Si bien desde fuera no se apreciaba la verdadera medida del comercio, por dentro te sorprendía la espaciosa magnitud de esta. Y esto no le fue ajeno al niño que embobado, que miró las estanterías repletas de libros con la boca abierta.

—¡Cierra esa boca, niño! —le advirtió asustándolo una pizca—. ¿No te han dicho tus padres que en boca cerrada no entran moscas?

Una vez repuesto de la sorpresa de escuchar la voz del librero y con las mejillas coloradas, lo miró con altivez.

—Esa mosca debería ser bastante aventurera, señor.

—No tanto como tú al entrar en mi librería.

—No soy aventurero, señor, solo me gustan los libros.

—Entonces sí lo eres. Nadie entra en una librería si no está dispuesto a correr una aventura.
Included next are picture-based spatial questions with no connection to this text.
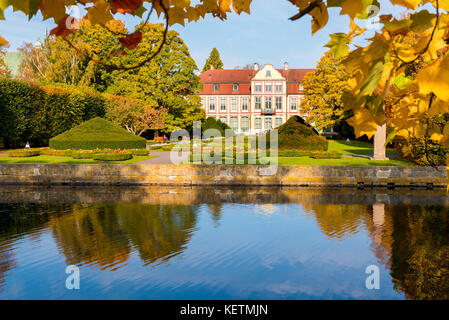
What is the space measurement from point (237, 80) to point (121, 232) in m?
51.4

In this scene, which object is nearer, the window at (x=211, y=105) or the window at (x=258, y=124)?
the window at (x=258, y=124)

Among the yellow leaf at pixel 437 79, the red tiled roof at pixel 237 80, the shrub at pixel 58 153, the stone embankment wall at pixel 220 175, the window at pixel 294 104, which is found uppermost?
the red tiled roof at pixel 237 80

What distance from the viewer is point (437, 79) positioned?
1.07 m

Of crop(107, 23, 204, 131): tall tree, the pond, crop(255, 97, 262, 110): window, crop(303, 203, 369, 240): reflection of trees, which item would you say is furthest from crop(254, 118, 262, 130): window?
crop(303, 203, 369, 240): reflection of trees

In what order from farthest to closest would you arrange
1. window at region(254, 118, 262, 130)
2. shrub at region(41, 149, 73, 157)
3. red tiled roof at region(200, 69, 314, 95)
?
1. window at region(254, 118, 262, 130)
2. red tiled roof at region(200, 69, 314, 95)
3. shrub at region(41, 149, 73, 157)

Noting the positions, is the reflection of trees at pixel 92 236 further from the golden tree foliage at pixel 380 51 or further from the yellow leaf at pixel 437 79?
the yellow leaf at pixel 437 79

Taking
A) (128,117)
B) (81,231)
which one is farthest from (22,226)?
(128,117)

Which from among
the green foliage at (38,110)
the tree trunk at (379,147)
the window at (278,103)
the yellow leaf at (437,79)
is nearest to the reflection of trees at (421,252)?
the yellow leaf at (437,79)

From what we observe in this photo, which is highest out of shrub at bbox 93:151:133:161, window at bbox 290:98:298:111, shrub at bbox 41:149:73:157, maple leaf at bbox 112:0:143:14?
window at bbox 290:98:298:111

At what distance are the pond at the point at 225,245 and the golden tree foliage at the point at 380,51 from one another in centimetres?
464

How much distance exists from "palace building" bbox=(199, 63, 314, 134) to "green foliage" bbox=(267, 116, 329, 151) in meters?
31.4

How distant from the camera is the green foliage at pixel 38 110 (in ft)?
87.4

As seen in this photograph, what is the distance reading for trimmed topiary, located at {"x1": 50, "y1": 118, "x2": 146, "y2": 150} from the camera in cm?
2331

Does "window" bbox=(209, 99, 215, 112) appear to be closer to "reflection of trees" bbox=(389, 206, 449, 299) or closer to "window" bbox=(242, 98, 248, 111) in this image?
"window" bbox=(242, 98, 248, 111)
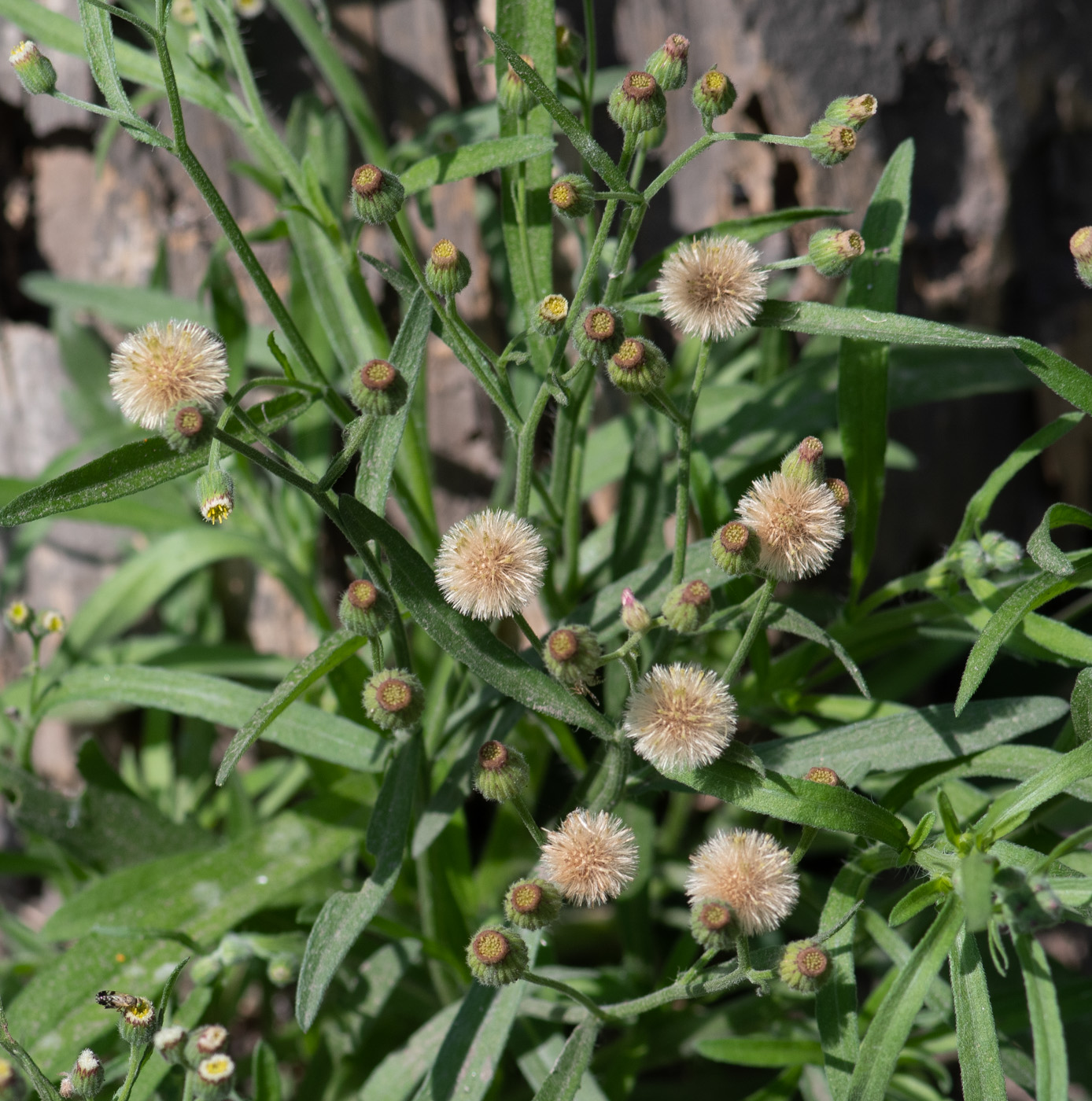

—He entrado a muchas sin serlo.

—La mía es diferente, niño.

—No lo parece, señor. Lo único diferente de esta librería es que tiene ruedas, pero eso no compromete la originalidad de su comercio.

—¡Oh, vaya! Estamos ante un niño sabelotodo.

—No lo sé todo, señor, solo sé lo que sé.

—Pero no sabes qué se esconde entre los tomos que visten mis estanterías. —Lo miró con atención calculando la edad del chaval por su estatura y una vez que llegó a una estimación cercana, siguió—: ¿Cuántos años tienes, unos ocho?

—Tengo nueve, señor.

—Pues eres bastante pequeño para los nueve.

—Mi mamá dice que tengo la estatura media para los nueve años.

—Tu madre es una estúpida, igual que lo eres tú.

El silencio llenó la estancia e hizo salir al librero de detrás de su mesa. Caminó unos pasos hasta llegar al niño y frente a él dobló su espalda para mirarlo desde arriba.

—Esta no es una librería como cualquier otra a la que hayas entrado. Aquí se encuentran los ejemplares más codiciados, y todos ellos son mágicos.

—Señor —declaró el niño sin dejarse amilanar—, los libros cuentan historias y nada más que eso.

—¡Retíralo ahora mismo!

—Son solo papel y palabras impresas —añadió, creyendo que aquel librero estaba mal de la cabeza.

—¡Mientes! —respondió airado.

Y sin tiempo para negarlo, el librero cogió un libro del estante y lo abrió frente al niño diciendo:

—Si solo son papel y palabras impresas, ¿cómo puedes mojarte con este? .—Y un par de gotas de agua helada salieron despedidas de las páginas hasta la cara del niño, el cual pudo leer Moby Dick antes de que lo cerrara. —¿Y cómo puedes sentir el calor del fuego al abrir este? .—El ejemplar de Farenheit 451 calentó las mejillas del niño a pesar de estar solo compuesto por papel y palabras impresas, como él había asegurado.

El niño, sobrepasado por las sensaciones que había experimentado y que no consideraba reales, comenzó a creer lo que aquel librero aseguraba.

—¿Ves? Yo tengo razón, los libros son más que papel y palabras impresas. Los libros son aventuras por descubrir, mundos a los que viajar y sensaciones que experimentar que no puedes ni empezar a imaginar.

El niño se quedó en silencio tanto tiempo que el librero pensó que aquella demostración había sido demasiado para él, hasta que el niño le hizo una pregunta.

—¿Puedo comprarle un libro?

—Ya no opinas como antes, ¿cierto?

Una vez que hicieron el intercambio, el niño salió de la librería ambulante con un ejemplar de La historia interminable entre las manos, preparado para vivir una aventura sin igual.

El librero sonrió solo en su tienda, siendo consciente de que había cambiado la vida de ese niño para siempre.

Después de unas horas de espera en las que no consiguió que ningún arriesgado cliente entrara a por un libro, puso en marcha su carro y viajó a otro lugar.